Records from a collection
◆ ◆ ◆ ◆ ◆
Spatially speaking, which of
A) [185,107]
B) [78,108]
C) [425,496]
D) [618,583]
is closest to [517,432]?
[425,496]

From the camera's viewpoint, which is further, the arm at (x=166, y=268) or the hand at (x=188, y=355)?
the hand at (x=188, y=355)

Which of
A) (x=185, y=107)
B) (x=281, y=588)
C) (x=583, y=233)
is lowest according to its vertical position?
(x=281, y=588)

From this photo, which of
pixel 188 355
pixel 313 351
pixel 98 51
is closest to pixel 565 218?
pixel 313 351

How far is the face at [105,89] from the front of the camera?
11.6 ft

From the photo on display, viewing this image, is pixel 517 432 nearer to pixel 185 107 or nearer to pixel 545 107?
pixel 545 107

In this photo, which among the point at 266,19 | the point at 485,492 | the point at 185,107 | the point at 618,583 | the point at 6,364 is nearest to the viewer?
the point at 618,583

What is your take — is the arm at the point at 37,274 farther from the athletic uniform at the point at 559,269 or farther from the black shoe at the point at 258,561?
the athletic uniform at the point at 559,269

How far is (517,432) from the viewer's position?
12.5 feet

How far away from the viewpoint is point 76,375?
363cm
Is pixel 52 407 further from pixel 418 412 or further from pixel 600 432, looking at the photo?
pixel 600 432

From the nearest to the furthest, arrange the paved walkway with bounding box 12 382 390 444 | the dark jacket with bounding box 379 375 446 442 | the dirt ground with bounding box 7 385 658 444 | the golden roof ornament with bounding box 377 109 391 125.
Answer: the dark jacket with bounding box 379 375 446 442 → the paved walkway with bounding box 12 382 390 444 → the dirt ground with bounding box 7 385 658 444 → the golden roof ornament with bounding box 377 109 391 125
◆ ◆ ◆ ◆ ◆
▶ Task statement: Rewrite every line of the items above as a JSON list of strings, one string per line, with blank lines omitted.

▶ The response:
[
  "Spatially speaking, which of",
  "A) [185,107]",
  "B) [78,108]",
  "C) [425,496]",
  "D) [618,583]",
  "is closest to [517,432]?",
  "[425,496]",
  "From the camera's viewpoint, which is further, the arm at (x=166, y=268) or the hand at (x=188, y=355)?",
  "the hand at (x=188, y=355)",
  "Which of",
  "A) (x=185, y=107)",
  "B) (x=281, y=588)",
  "C) (x=583, y=233)",
  "is lowest according to its vertical position?",
  "(x=281, y=588)",
  "From this photo, which of",
  "pixel 188 355",
  "pixel 313 351",
  "pixel 98 51",
  "is closest to pixel 565 218?",
  "pixel 313 351",
  "How far is the face at [105,89] from the front of the camera?",
  "11.6 ft",
  "From the photo on display, viewing this image, is pixel 517 432 nearer to pixel 185 107 or nearer to pixel 545 107?",
  "pixel 545 107",
  "In this photo, which among the point at 266,19 | the point at 485,492 | the point at 185,107 | the point at 618,583 | the point at 6,364 is nearest to the viewer?",
  "the point at 618,583",
  "What is your take — is the arm at the point at 37,274 farther from the athletic uniform at the point at 559,269 or farther from the black shoe at the point at 258,561?",
  "the athletic uniform at the point at 559,269",
  "How far is (517,432) from the viewer's position?",
  "12.5 feet",
  "How far away from the viewpoint is point 76,375?",
  "363cm",
  "Is pixel 52 407 further from pixel 418 412 or further from pixel 600 432, looking at the photo?",
  "pixel 600 432",
  "From the nearest to the furthest, arrange the paved walkway with bounding box 12 382 390 444 | the dark jacket with bounding box 379 375 446 442 | the dirt ground with bounding box 7 385 658 444 | the golden roof ornament with bounding box 377 109 391 125.",
  "Answer: the dark jacket with bounding box 379 375 446 442 → the paved walkway with bounding box 12 382 390 444 → the dirt ground with bounding box 7 385 658 444 → the golden roof ornament with bounding box 377 109 391 125"
]